Bowers stepped away from a successful career to tend to the birds. She ran La Dolce V chocolate shop in Sebastopol for more than a decade, earning national attention for her creations.

She closed the business about five years ago and devoted her life to the birds, which she had been tending part time at her home since 2004.

"I saw a need," she said with a shrug in trying to explain her decision. "These birds need help."

But, she admits, the work is less than lucrative.

"Wildlife doesn't have a bank account or credit card, that's for sure," she said. "All they do is eat and poop a lot."

Bowers developed her fascination with birds early, growing up in Marin and Sonoma counties.

"I owe that to my grandmother, who always had a pair of binoculars and a field guide at the breakfast table," she said.

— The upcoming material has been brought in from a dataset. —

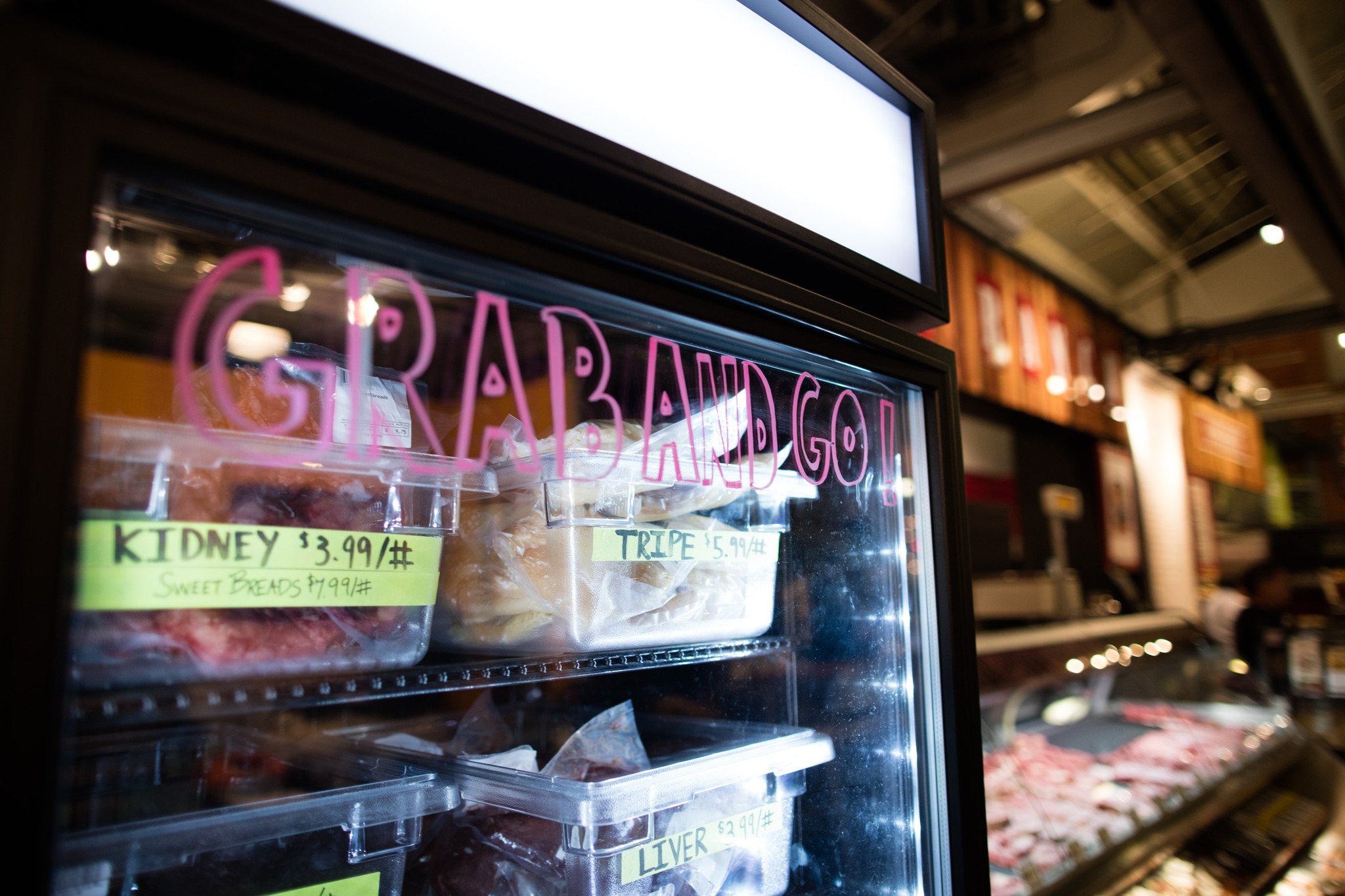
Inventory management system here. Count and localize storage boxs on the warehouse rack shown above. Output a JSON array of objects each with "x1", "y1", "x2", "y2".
[
  {"x1": 64, "y1": 405, "x2": 825, "y2": 696},
  {"x1": 30, "y1": 718, "x2": 839, "y2": 896}
]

Her passion for rescue, however, started about 15 years ago, when she found a cliff swallow nest that had fallen off her house. She took the nest and its occupants to the Bird Rescue Center in Santa Rosa and was interested enough to begin volunteering there.

She quickly noticed that small songbirds didn't seem to like being close to larger birds of prey, such as hawks. She decided to start her own center to specialize exclusively in the smaller birds.

"She's got a real passion for it and a talent for it," said Mary Ellen Rayner, executive director of the Bird Rescue Center.

It's hard to tell exactly how her birds fare after they return to the wild, though she does put tracking bands on many of them. That makes it possible to spot them later and know that at least some are living long enough to breed, the highest goal of wildlife rehabilitation centers.

Because her birds come from such common species, it is sometimes hard to generate a lot of public interest, she said, certainly not like more glamorous endangered animals such as hawks or mountain lions.

But these small birds are important: they eat vast quantities of insects, spread seeds across the landscape, and provide valuable food sources for larger birds and mammals, she said. And they are in trouble; far from threatened yet, but still showing clear signs of population declines.

"Without them, we would be in a mountain of trouble environmentally speaking," she said, noting that without these birds, our forests and yards would fall eerily silent.

"They are the music of our natural landscape," she said.